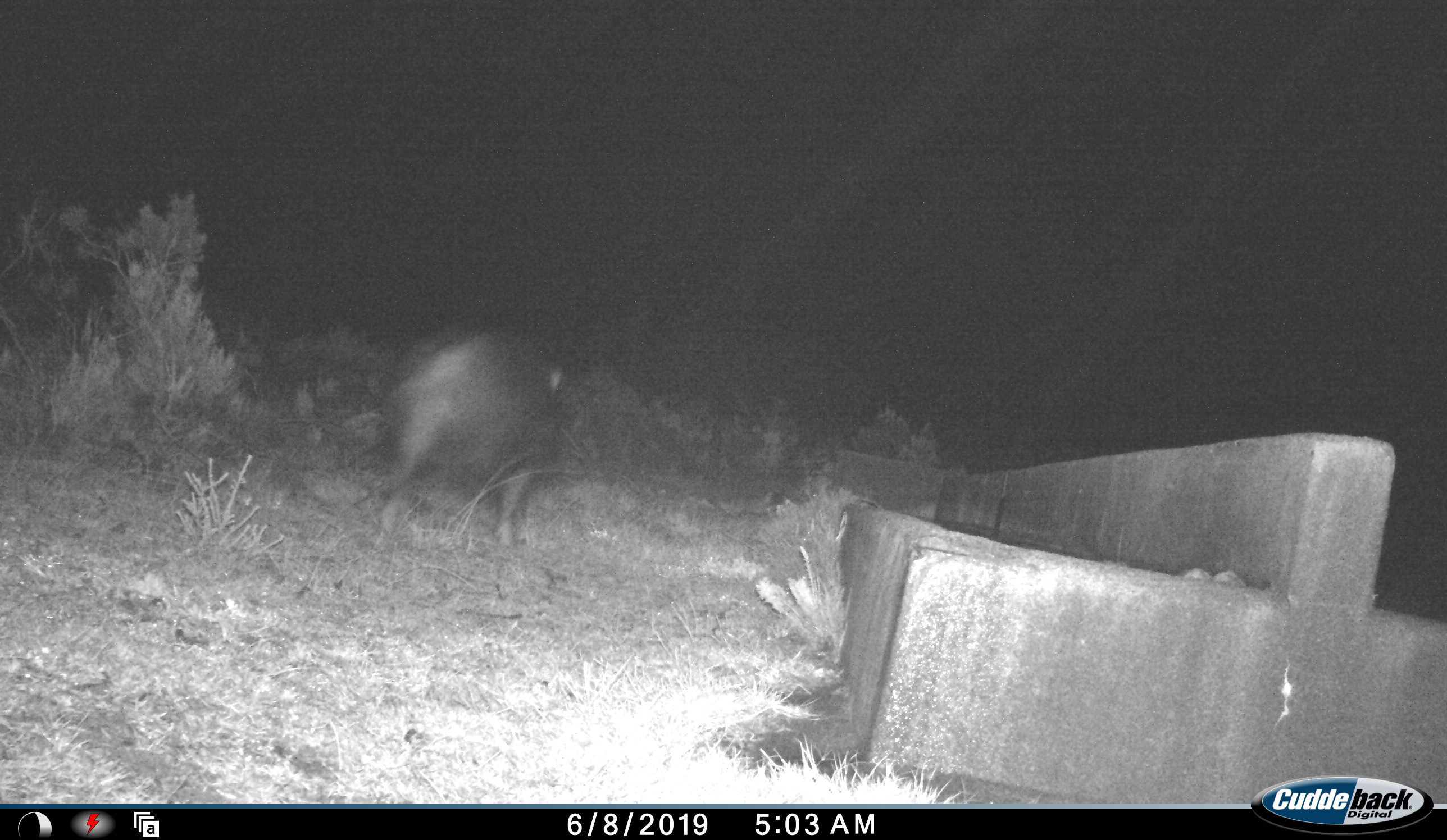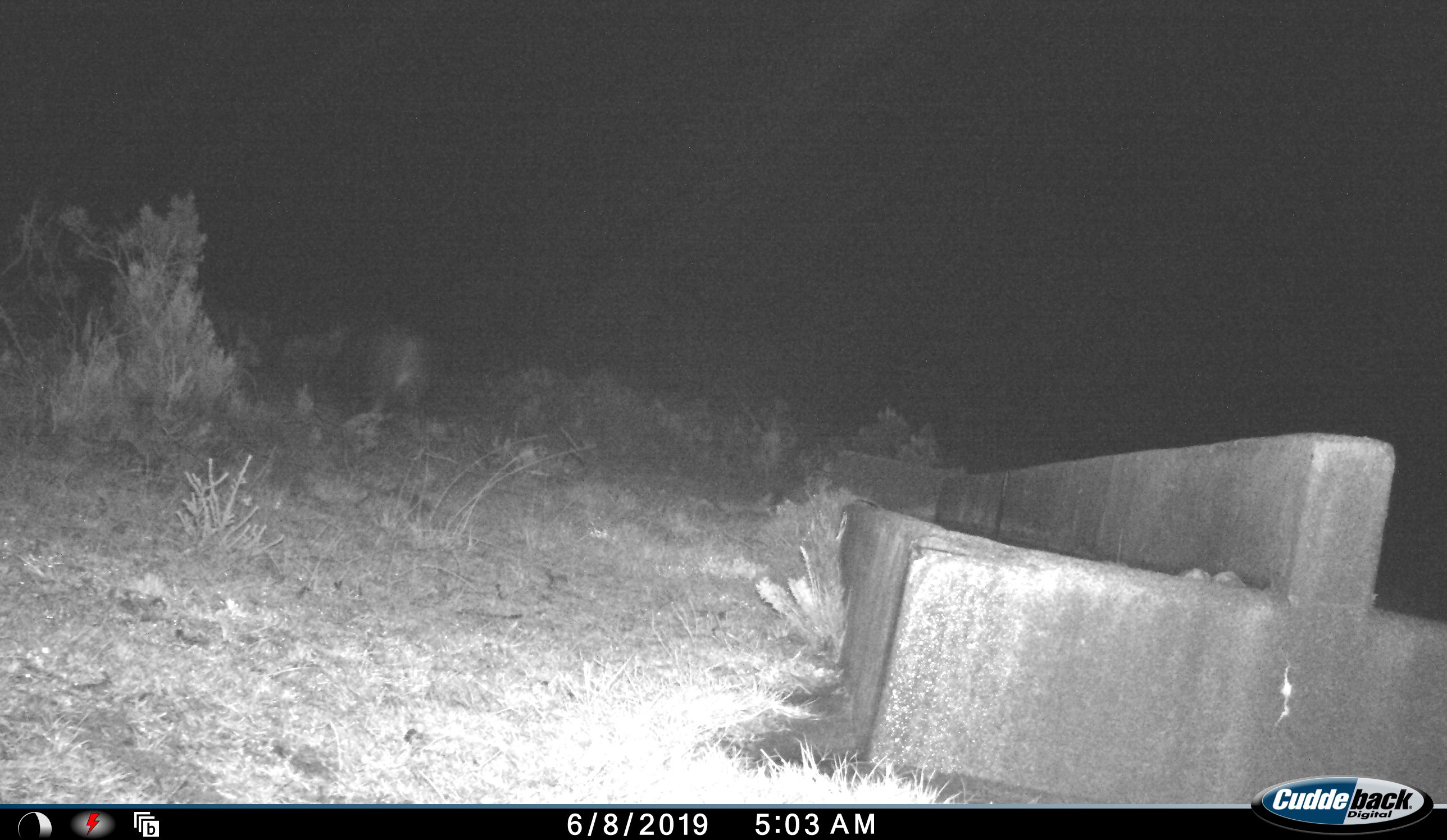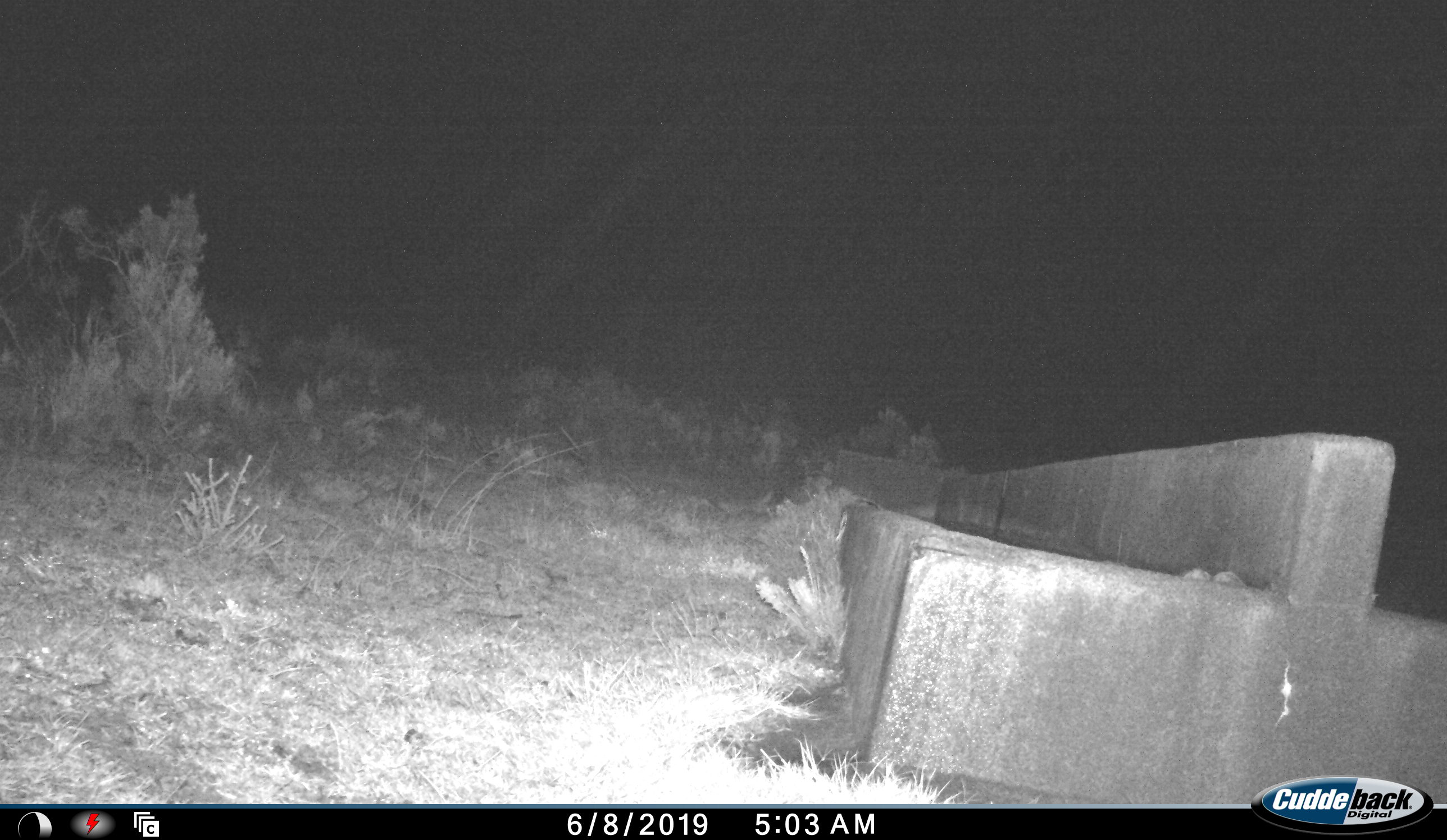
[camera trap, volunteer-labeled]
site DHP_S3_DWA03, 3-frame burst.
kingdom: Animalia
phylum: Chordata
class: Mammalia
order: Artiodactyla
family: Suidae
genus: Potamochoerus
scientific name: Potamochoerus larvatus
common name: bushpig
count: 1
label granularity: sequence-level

▶ _What the task requires_: Take the line containing "genus: Potamochoerus" and each line after it up to the last line of the listing, and print them exactly.

▶ _Result for this exercise_:
genus: Potamochoerus
scientific name: Potamochoerus larvatus
common name: bushpig
count: 1
label granularity: sequence-level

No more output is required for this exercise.